Nesse exercício de tomar o passado como lente para encarar o agora, destaco uma cena em particular. É o ponto de virada da trama: Cientes de que a luz do sol não guarnece a infâmia, segundos após o terrorismo de Estado bater à porta da família Paiva, os agentes da repressão ordenam que as janelas e cortinas sejam fechadas. A partir dali, a atmosfera solar e festiva da história dá lugar ao breu dos porões da ditadura. Os sorrisos cedem aos gritos de tortura e a musicalidade se dissipa em meio a uma espiral de silenciamentos.

A cena não apenas divide o antes e o depois do filme, mas, em um salto de que só a arte é capaz, faz da tragédia da família Paiva a metáfora de um país que insiste em renovar sua história por meio de uma dialética perversa, na qual o autoritarismo ativa a democracia apenas para bloqueá-la.
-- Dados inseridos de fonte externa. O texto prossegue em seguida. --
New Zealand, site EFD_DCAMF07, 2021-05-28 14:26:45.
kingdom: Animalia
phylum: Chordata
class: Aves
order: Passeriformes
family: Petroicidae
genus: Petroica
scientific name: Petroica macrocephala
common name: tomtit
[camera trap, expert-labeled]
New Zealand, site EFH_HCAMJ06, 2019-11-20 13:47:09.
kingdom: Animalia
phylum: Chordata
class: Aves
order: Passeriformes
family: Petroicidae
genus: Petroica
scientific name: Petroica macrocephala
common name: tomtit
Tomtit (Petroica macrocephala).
Ou como ensinou o sociólogo Luiz Werneck Vianna: "a tese parece estar sempre se autonomeando como representação da antítese."

Das telas à nossa nada trivial realidade, a cena nos convida a refletir sobre a aversão à democracia de parte das elites brasileiras, sempre inclinadas a quarteladas e dispostas a mobilizar seus podres poderes para relançar a sociedade ao breu da história.

Mas há momentos em que as cortinas, de tão gastas, já não se prestam a fechar. Enquanto escrevo estas linhas, leio que 25 militares, incluindo sete generais, em breve enfrentarão a justiça civil por tentativa de abolir o Estado Democrático de Direito. Um feito inédito em nossa história que, se bem aproveitado, talvez sinalize o tempo de escancarar as janelas, acertar contas com o passado e enunciar outros futuros.